= Passage to read =
This page gives requirement-level implementation guidance you can put into a control register, test plan, and audit evidence pack for the data governance for model development and operation requirement 1.
Regulatory text
What we can cite: “Baseline implementation-intent summary derived from publicly available framework overviews; licensed standard text is not reproduced in this record.” The requirement intent is: “Ensure data governance controls support reliable and responsible AI outcomes.” 1
Operator interpretation: You must implement and operate data governance controls across the AI lifecycle (development and operation) so that the data used to train, evaluate, deploy, and monitor models is:
- Appropriate (fit-for-purpose quality),
- Traceable (known provenance and lineage),
- Controlled (authorized access and permitted uses),
- Managed over time (versioning, retention, deletion, and change control).
Auditors will not accept “we have a data policy” alone. They will test whether you can show dataset-level controls mapped to models and evidence that those controls ran for both training and production pipelines 1.
Plain-English interpretation (what this requirement demands)
For every AI system you develop or operate, you need defensible answers to five questions:
- What data did the model learn from, and what data does it see in production?
- Where did that data come from, and what transformations occurred?
- What checks prove the data is accurate enough and relevant enough for the intended use?

= Information provided =
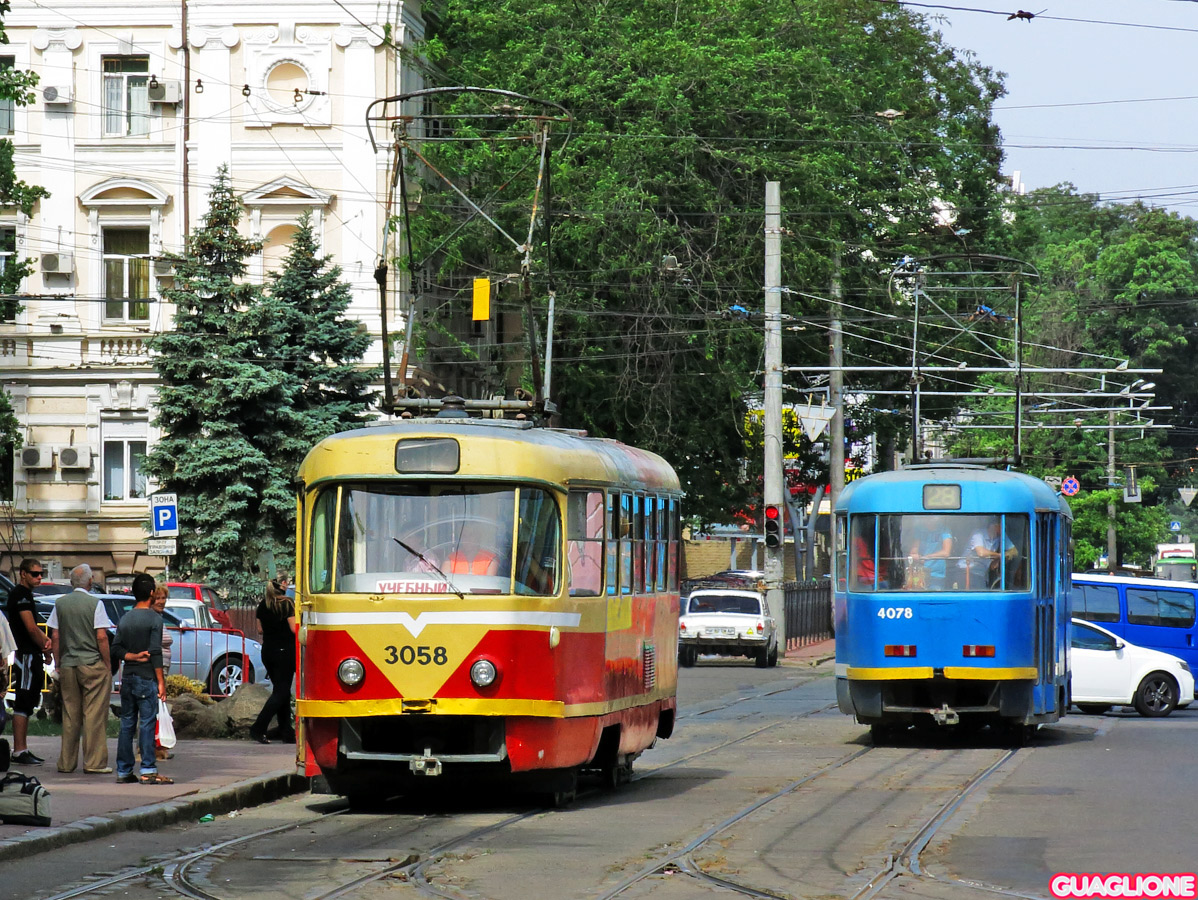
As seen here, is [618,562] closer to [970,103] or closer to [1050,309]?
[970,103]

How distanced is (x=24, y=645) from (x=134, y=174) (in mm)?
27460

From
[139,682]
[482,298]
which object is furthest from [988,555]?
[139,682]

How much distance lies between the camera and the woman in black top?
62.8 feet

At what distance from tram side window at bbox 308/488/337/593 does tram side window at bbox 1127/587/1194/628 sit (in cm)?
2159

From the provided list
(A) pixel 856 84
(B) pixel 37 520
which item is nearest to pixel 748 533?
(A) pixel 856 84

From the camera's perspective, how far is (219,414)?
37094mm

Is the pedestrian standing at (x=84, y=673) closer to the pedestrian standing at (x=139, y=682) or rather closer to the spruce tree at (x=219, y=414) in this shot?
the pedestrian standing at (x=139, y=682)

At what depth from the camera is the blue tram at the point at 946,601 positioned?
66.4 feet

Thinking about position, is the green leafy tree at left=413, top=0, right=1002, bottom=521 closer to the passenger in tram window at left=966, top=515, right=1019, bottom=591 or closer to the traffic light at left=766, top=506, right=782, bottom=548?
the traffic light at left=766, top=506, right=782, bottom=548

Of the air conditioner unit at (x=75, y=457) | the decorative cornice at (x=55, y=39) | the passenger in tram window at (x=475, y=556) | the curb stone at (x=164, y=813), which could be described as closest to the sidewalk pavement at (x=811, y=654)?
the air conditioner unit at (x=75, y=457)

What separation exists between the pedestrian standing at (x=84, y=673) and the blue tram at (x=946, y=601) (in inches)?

---

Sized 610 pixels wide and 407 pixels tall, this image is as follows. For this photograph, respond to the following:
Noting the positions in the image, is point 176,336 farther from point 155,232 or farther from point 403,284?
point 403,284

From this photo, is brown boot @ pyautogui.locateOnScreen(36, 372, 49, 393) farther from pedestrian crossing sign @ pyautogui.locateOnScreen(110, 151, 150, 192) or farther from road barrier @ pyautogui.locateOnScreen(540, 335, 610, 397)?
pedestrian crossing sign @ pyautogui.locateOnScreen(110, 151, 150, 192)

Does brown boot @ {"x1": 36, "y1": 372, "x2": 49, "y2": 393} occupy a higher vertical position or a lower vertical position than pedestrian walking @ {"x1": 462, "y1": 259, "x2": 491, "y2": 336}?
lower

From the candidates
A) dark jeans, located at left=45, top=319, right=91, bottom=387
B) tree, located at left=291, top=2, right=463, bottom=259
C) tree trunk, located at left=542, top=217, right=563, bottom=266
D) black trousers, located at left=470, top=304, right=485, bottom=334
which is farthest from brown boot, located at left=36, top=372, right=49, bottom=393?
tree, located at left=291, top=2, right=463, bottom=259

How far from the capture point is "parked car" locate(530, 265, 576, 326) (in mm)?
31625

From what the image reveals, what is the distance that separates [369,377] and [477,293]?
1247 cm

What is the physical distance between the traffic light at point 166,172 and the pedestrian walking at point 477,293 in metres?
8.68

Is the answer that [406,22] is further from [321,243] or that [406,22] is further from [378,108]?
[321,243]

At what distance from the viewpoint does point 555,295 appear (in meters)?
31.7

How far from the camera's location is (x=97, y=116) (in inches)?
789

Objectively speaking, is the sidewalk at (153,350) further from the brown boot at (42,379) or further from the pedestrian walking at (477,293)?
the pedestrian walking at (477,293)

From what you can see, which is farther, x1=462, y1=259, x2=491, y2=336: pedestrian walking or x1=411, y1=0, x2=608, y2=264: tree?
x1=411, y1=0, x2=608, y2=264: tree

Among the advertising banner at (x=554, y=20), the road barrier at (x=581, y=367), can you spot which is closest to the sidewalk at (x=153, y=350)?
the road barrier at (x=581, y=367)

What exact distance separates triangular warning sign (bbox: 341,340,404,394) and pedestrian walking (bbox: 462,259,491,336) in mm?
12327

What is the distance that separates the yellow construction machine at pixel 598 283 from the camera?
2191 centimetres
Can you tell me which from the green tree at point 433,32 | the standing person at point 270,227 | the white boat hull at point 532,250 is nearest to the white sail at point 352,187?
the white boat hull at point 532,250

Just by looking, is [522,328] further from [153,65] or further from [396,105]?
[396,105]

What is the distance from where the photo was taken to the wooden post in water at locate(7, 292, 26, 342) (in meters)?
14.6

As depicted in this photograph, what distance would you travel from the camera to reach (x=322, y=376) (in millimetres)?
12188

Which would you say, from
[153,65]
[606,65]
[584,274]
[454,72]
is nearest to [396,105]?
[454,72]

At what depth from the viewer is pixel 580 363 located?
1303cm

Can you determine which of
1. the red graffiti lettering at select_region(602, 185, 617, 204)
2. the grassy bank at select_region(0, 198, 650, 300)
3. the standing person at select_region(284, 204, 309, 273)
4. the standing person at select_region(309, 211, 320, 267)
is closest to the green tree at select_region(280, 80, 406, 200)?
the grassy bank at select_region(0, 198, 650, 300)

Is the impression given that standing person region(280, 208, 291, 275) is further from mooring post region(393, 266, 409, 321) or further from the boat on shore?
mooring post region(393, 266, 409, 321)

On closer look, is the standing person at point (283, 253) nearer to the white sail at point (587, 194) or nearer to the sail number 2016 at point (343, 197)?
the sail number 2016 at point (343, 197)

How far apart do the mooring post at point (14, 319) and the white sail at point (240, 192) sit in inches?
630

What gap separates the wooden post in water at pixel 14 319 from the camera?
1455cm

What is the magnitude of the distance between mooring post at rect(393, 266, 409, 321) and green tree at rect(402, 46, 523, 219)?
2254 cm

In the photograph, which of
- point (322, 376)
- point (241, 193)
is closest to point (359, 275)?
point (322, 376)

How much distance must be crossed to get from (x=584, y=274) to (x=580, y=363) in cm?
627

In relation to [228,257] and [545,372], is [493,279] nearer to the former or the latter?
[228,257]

= Instructions =
1) In the data governance guidance, what will auditors not accept by itself?
2) Continue the data governance guidance from its last line.

= Answers to each task =
1) The claim "we have a data policy" on its own.

2)
- Who can access, change, or approve data and features, and under what rules?
- How do you manage data changes over time without silently changing model behavior?
If you can’t answer these with records, you have a governance gap that threatens reliability and responsible outcomes 1.
Who it applies to (entity and operational context)
Entities:
- AI developers building models in-house or through third parties.
- AI system operators deploying/hosting models, including models sourced externally, where you control data inputs and operational monitoring 1.
Operational contexts that trigger the requirement:
- Training or fine-tuning models on internal, third-party, or customer data.
- Feature engineering pipelines (raw → curated → feature store).
- Production inference pipelines (live inputs, enrichment, post-processing).
- Human feedback loops (labeling, moderation, RLHF-style feedback).
- Retraining triggers and continuous improvement processes.
A common edge case: you operate a third-party model but supply your own data for prompts, RAG, or scoring. You still own governance of your data flows and the quality/provenance controls around them.
What you actually need to do (step-by-step)
Step 1: Define governance scope per model (build the “AI data boundary”)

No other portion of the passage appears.